Who pays workers benefits in Iowa?
Employers subject to the law are required to provide insurance through a private insurance company, unless they are self-insured.
If the employer provides coverage by purchasing an insurance policy, the employer pays the insurance premium charges and the insurance company pays the workers’ compensation benefits to the injured employee. If the employer is self-insured, the, employer or the claims administrator pays the workers’ compensation benefits to the injured employee.
Any employer who fails to provide insurance coverage for eligible employees, as the law provides, may be liable to employees for either workers’ compensation benefits or for damages in a civil action.
An employer shall not engage in business without first obtaining workers’ compensation insurance coverage or qualifying for self-insured status. A person who willfully and wantonly does so is guilty of a Class D felony (87.14A).
What other benefits are available in Iowa?
If an employee has a permanent partial disability with one major body part, such as hand, arm, foot, leg, or eye, and sustains a permanent disability as a result of a job-related injury to a second major body part at a subsequent time, the employee, under some circumstances, may be entitled to benefits from the Second Injury Fund.
What does the Act provide for when an employee dies in a workplace accident?

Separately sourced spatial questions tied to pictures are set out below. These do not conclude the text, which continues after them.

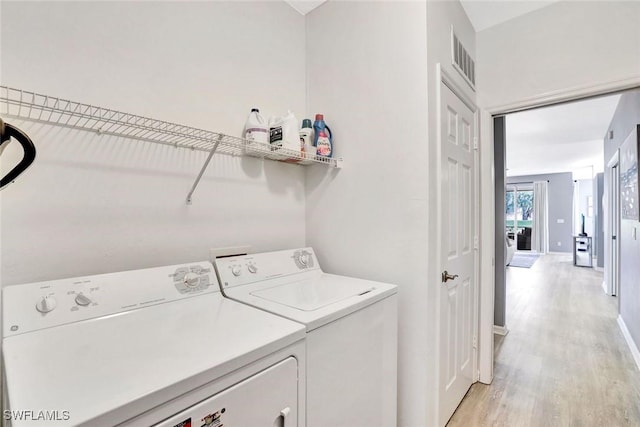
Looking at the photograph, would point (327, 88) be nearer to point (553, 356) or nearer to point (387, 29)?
point (387, 29)

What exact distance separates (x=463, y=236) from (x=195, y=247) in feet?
5.35

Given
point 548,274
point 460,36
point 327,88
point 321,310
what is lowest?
point 548,274

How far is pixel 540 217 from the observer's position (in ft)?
30.3

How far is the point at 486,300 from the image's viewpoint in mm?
2199

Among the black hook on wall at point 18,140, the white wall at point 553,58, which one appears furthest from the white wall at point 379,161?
the black hook on wall at point 18,140

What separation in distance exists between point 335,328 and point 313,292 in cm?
30

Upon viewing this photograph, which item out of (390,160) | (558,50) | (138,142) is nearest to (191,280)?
(138,142)

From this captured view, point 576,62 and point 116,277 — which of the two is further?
point 576,62

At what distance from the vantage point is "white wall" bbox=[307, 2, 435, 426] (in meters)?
1.49

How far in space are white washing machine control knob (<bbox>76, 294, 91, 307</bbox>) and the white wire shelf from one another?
0.57 metres

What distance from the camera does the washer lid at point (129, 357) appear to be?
22.5 inches

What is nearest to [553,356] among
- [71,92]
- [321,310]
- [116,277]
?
[321,310]

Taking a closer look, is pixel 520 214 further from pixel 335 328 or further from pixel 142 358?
pixel 142 358

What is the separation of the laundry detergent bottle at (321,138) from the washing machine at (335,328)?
2.13 feet
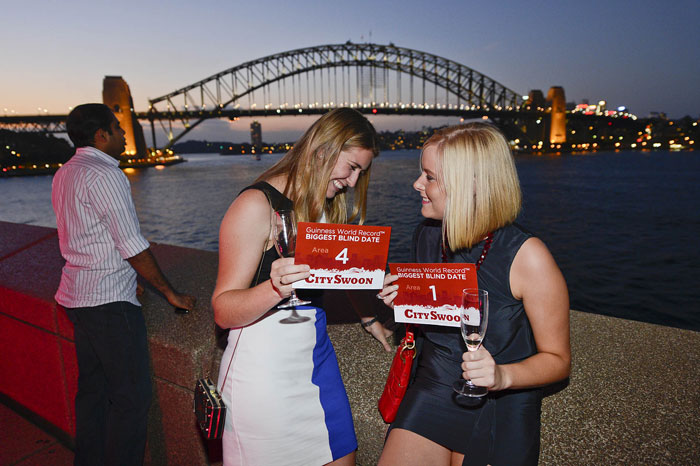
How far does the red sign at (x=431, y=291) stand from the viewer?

Death benefits are payable to the dependents of a deceased employee. Benefits are first payable to the surviving spouse and may be payable for life or until remarriage. Children are entitled to benefits until they reach age 18, or age 25 if they are actually dependent on the deceased. Other relations may qualify if there is a showing of actual dependency. If the surviving spouse remarries, there are some benefits that continue if there are no dependent children of the deceased.
How do I file a claim in Iowa?
Often, to enforce one’s rights under workers’ compensation laws, it becomes necessary to file a claim with the Iowa Industrial Commissioner. Claims must be filed within the time allotted by law, otherwise your rights to benefits may be barred. There are numerous deadlines with regard to when a claim must be filed depending upon the particular circumstances of the injury and payment of benefits by the insurance carrier or employer. Consult with an attorney to determine the filing period that would apply for your particular injury.
Promises or statements by the employer, an insurance carrier or its adjuster that you do not need to do anything further and that they have filed a claim for you should not be relied upon. Furthermore, the payment of medical bills for your treatment should not be relied upon as giving an extension of time to file your workers’ compensation claim.
Instead, if you suffer a workers’ compensation injury, you should immediately consult an attorney knowledgeable in workers’ compensation law and find out what your rights are, how you should proceed, whether what you are doing is appropriate, and what time limitations apply for reporting and filing a workers’ compensation claim.